The OTLPSpanExporter is responsible for exporting span data to the observability backend using the OpenTelemetry Protocol (OTLP). The headers argument is used to send custom headers during the export, in this case, the API key for TelemetryHub. The endpoint specifies where the exported data should be sent.

 

Then we initialize the span processor:

 

trace_processor = trace_export.BatchSpanProcessor(span_exporter)

 

This processor batches multiple spans and exports them in one go, reducing the number of outbound calls and often improving performance. The span_exporter created earlier is passed to this processor, indicating where the batched spans should be sent.

 

Then we initialize the tracer provider:

 

trace_provider = TracerProvider(resource=resource)

trace.set_tracer_provider(trace_provider)

trace_provider.add_span_processor(trace_processor)

 

A TracerProvider is created and associated with the previously defined Resource. The global tracer provider is then set to this trace_provider which means any subsequent calls to get a tracer will use this provider. The previously created trace_processor is added to the tracer provider, ensuring that any spans generated will be processed (and eventually exported) by that processor.

 

Finally, we initialize the tracer:

 

tracer = trace.get_tracer(__name__)

 

This object is responsible for creating and starting new spans. 

 

Then we can finally instrument our Celery task. This is what the uninstrumented task looks like:

 

@shared_task()

def send_feedback_email_task(email_address, message):

"""Sends an email when the feedback form has been submitted."""

sleep(20) # Simulate expensive operation that freezes Django

send_mail(

"Your Feedback",

f"\t{message}\n\nThank you!",

"[email protected]",

[email_address],

fail_silently=False,

)

 

And with instrumentation:

 

@shared_task()

def send_feedback_email_task(email_address, message):

with tracer.start_as_current_span("process_result"):

span = trace.get_current_span()

span.set_attribute("email", email_address)

span.set_attribute("message", message)

"""Sends an email when the feedback form has been submitted."""

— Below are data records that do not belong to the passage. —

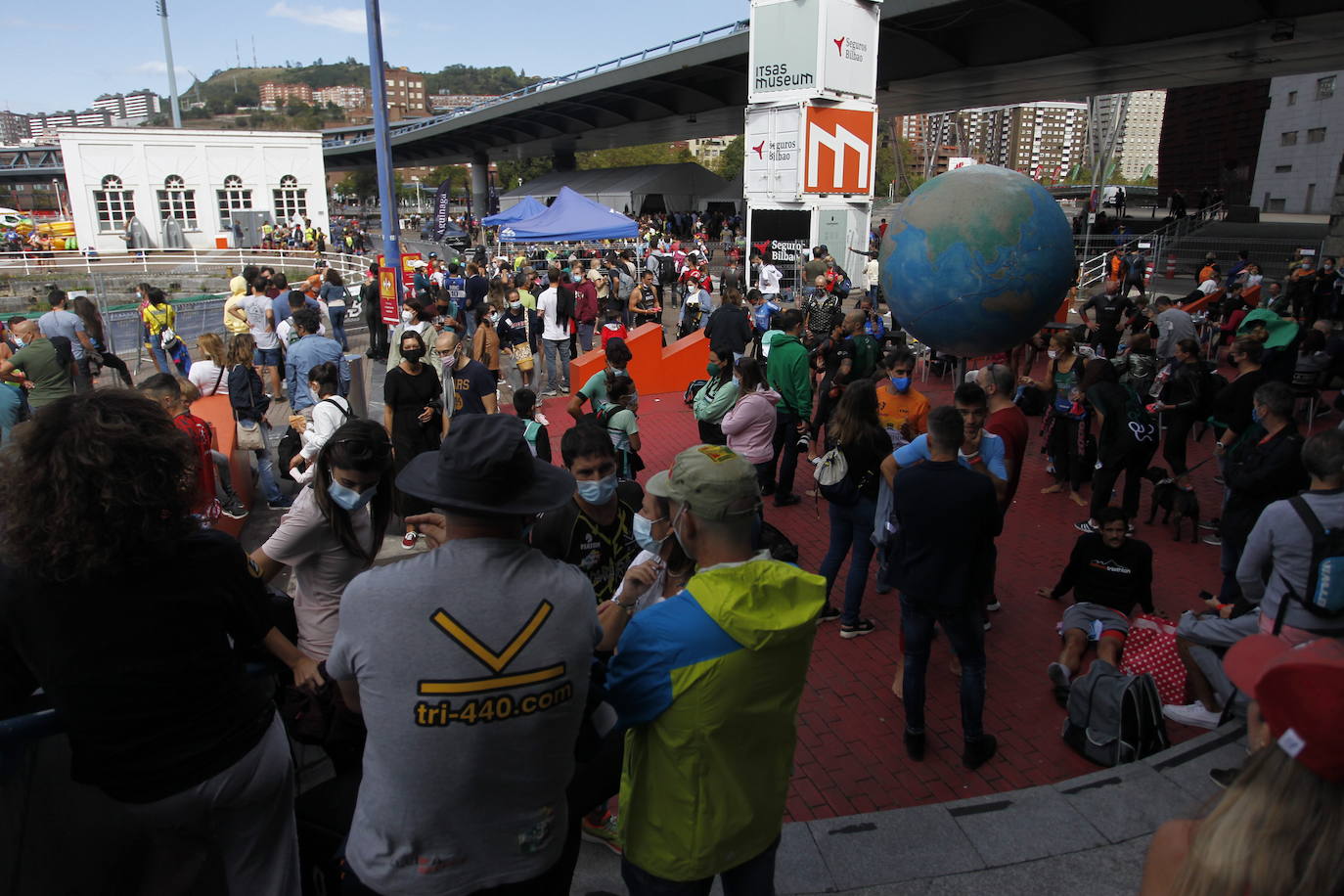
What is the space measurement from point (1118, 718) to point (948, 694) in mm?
991

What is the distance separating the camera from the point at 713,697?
2.08 meters

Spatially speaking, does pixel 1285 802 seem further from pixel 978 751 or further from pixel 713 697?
pixel 978 751

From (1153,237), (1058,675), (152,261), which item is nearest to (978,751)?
(1058,675)

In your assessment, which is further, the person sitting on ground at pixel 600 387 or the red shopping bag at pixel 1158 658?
the person sitting on ground at pixel 600 387

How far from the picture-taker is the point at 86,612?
2029 mm

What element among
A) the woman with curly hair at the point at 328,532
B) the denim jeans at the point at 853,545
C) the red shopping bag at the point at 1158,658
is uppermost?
the woman with curly hair at the point at 328,532

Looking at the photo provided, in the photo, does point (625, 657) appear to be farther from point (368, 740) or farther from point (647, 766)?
point (368, 740)

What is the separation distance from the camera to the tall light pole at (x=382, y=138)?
12180 mm

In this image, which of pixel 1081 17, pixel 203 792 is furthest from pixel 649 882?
pixel 1081 17

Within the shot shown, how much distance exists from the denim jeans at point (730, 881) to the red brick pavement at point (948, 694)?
160 cm

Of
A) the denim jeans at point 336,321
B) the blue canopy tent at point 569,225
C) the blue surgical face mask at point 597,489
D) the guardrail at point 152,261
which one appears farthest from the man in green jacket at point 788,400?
the guardrail at point 152,261

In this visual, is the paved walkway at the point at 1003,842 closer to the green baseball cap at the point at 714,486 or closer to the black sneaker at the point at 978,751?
the black sneaker at the point at 978,751

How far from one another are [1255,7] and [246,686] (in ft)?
77.7

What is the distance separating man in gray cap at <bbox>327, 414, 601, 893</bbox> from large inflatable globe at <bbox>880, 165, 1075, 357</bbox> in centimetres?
416
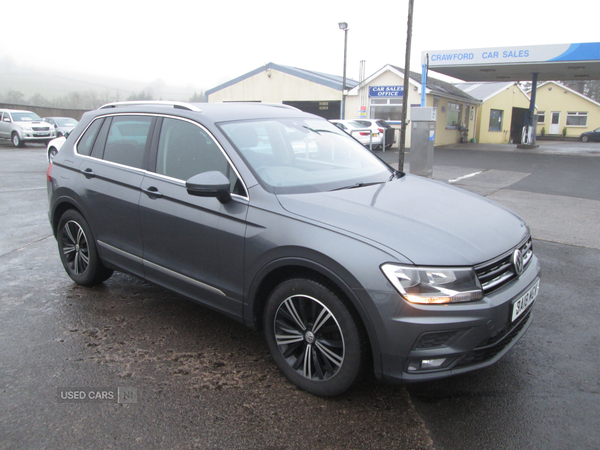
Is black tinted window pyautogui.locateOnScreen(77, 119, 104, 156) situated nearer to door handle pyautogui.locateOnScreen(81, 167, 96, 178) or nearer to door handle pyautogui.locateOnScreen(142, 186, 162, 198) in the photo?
door handle pyautogui.locateOnScreen(81, 167, 96, 178)

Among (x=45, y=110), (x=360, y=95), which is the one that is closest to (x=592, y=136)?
(x=360, y=95)

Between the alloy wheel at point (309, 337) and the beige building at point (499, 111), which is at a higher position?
the beige building at point (499, 111)

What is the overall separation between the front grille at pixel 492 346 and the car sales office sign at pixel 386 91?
79.6 ft

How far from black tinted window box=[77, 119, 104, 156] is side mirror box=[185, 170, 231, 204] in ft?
6.13

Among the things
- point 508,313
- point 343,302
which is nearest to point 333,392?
point 343,302

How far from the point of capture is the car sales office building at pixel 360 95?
26.5m

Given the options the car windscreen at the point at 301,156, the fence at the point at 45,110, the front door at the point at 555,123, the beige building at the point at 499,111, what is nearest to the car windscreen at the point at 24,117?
the fence at the point at 45,110

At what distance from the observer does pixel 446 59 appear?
74.9ft

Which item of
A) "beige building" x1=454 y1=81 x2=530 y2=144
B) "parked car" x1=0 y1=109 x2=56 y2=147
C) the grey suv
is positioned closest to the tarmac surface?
the grey suv

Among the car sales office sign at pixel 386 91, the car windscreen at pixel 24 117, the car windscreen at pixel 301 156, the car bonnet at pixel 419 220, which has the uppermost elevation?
the car sales office sign at pixel 386 91

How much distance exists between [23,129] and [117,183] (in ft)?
80.8

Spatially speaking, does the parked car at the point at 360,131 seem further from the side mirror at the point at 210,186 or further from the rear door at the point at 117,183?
the side mirror at the point at 210,186

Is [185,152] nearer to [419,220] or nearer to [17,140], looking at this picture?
[419,220]

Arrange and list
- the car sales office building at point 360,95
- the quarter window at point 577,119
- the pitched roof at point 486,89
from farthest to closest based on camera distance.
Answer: the quarter window at point 577,119, the pitched roof at point 486,89, the car sales office building at point 360,95
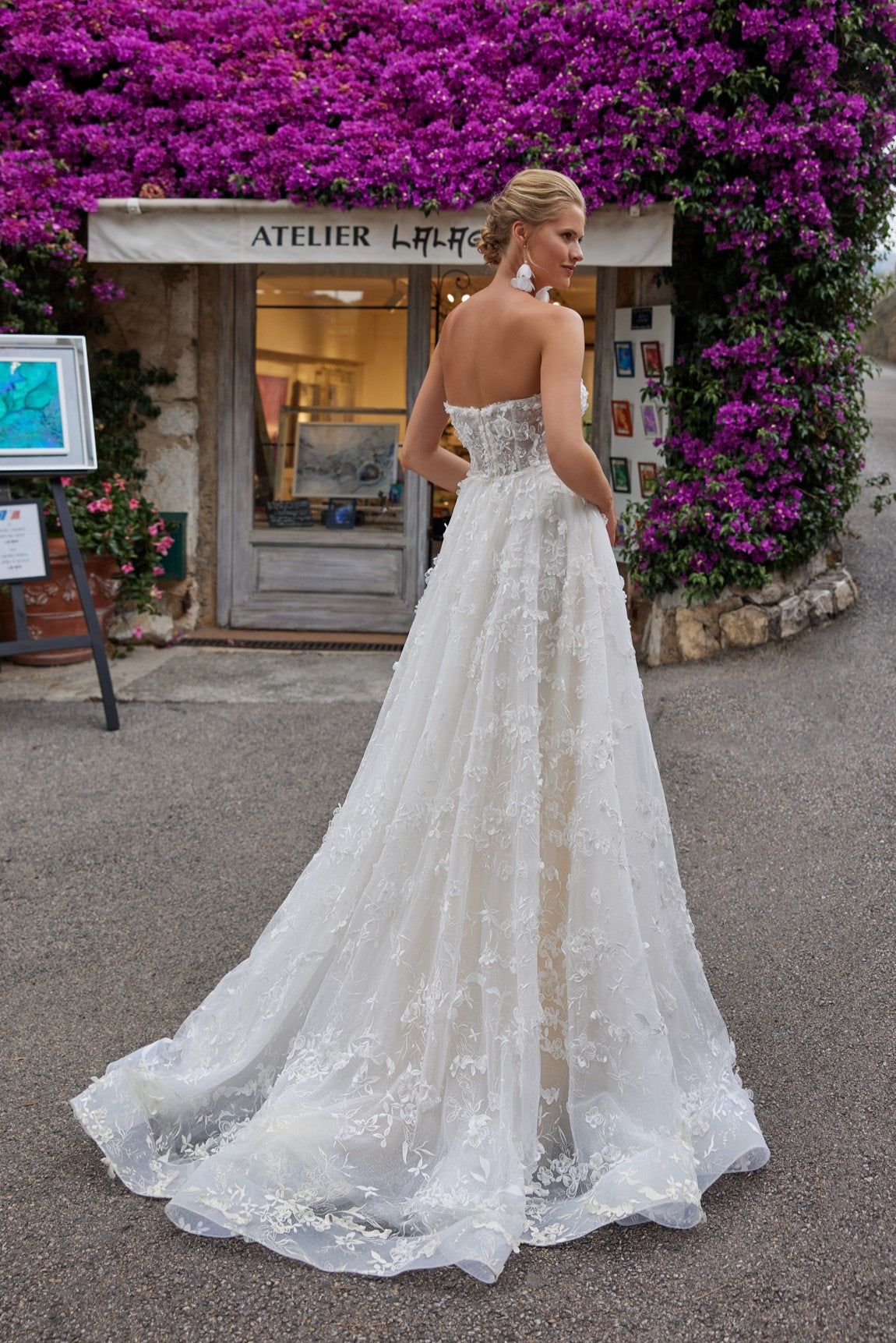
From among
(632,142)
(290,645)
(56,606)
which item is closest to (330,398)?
(290,645)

sleep(20) # Simulate expensive operation that freezes Django

send_mail(

"Your Feedback",

f"\t{message}\n\nThank you!",

"[email protected]",

[email_address],

fail_silently=False,

)

 

The added code starts a new span named “process_result”, retrieves that span, and then adds two attributes to it: one for an email address and one for a message. The span captures the duration of the operations enclosed in the `with` block and provides context about those operations through the added attributes.

 

All done. If we use the app (adding a message to the form), we’ll see our traces and spans in TelemetryHub:

We can see spans from both the Django component (The POST and GET calls from the form) and the manually instrumented Celery task.

 

Note: you can also auto-instrument Celery using CeleryInstrumentor in the same way you instrument Django–just add:

 

from opentelemetry.instrumentation.celery import CeleryInstrumentor

 

And:

 

CeleryInstrumentor().instrument()

 

To your tasks.py instead of the manual instrumentation.

 

The next steps here are going to be instrumenting more functions, as well as adding more data to be sent through about each function to our TelemetryHub. On the TelemetryHub side, we can start to observe the data to get an understanding of any current bottlenecks in performance and look for any errors or issues that arise.

 

Given the ease with which instrumentation happens when using OpenTelemetry and a backend such as TelemetryHub, you should always want to add this functionality to your Django and Celery apps. Because when your tasks start piling up or running slow, you’ll want to see this data.